[Start of SOURCE]
Mark Valenzuela is known in Australia for his maximalist, detailed and immersive multi-media installations.
Opening this week at the Adelaide Central Gallery at Adelaide Central School of Art, Still Tied to a Tree builds on the busy, overwhelming aesthetic he’s created for other major exhibitions – including his 2020 Adelaide Biennial work Once bitten, twice shy.
Featuring steel structures, dozens of detailed ceramics, paintings, drawings, and scenes made from eclectic materials like picket fencing, the new body of work fills the gallery, built out vertically and horizontally. But, Valenzuela says, if he’d created it in the Philippines – where he lived until 2012 – the work would present very differently.
“When I’m in the Philippines, there is this sort of chaos… in the morning, there’s the roosters crowing, the dogs barking, houses are really close to each other,” he says. “When I’m there, I create really pristine work – you go and it’s one word, or a few paintings, and then you just contemplate.
“In Australia… you’ve got so much space. So, I’m trying to sort of do the opposite.”
Still Tied to a Tree is an embodiment of Valenzuela’s attempt to reconcile his two homes. Throughout the exhibition, he tracks the parallels and contrasts between Australia and the Philippines, creating a strange hybrid space that reflects on both places while being neither of them.
“[In the Philippines] we’ve been colonised for more than 350 years,” says Valenzuela.
“We’re a country which is subject to colonisation all the time, or invasion, because of the geographical situation – that’s where the trade route is. Then we’ve got that colonisation here [in Australia] as well, but it’s very different in some ways.
“When I was thinking about this exhibition I was thinking, ‘If I’m going to make a hybrid space, this could decolonise both worlds’.”
With a playful visual language that Valenzuela says is influenced by his materials, particularly the contrasting fragility and flexibility of clay, the artist re-contextualises iconography from both cultures.
A ceramic leaf blower rests next to a scattered carpet of ears, conjuring a suburban morning in Adelaide. In another scene, strange hybrid animals – referencing the cock-fighting tradition inherited from Spanish colonisers in the Philippines – are tethered to shelters made from fence pickets that hint at the increasingly irrelevant Australian Dream.
[End of SOURCE]
[Start of GIVEN INFORMATION]
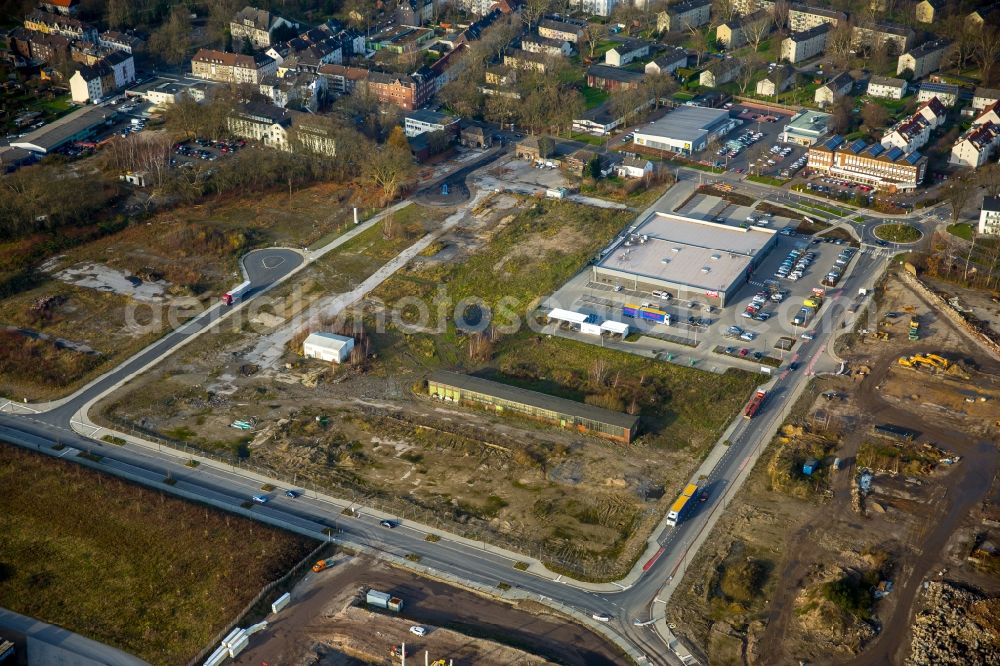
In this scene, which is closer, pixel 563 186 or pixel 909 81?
pixel 563 186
[End of GIVEN INFORMATION]
YOUR INSTRUCTIONS:
Reproduce, word for word, the passage of the article above on Mark Valenzuela's exhibition, starting with "Mark Valenzuela is" and going on through "present very differently.".

FINAL RESULT:
Mark Valenzuela is known in Australia for his maximalist, detailed and immersive multi-media installations.
Opening this week at the Adelaide Central Gallery at Adelaide Central School of Art, Still Tied to a Tree builds on the busy, overwhelming aesthetic he’s created for other major exhibitions – including his 2020 Adelaide Biennial work Once bitten, twice shy.
Featuring steel structures, dozens of detailed ceramics, paintings, drawings, and scenes made from eclectic materials like picket fencing, the new body of work fills the gallery, built out vertically and horizontally. But, Valenzuela says, if he’d created it in the Philippines – where he lived until 2012 – the work would present very differently.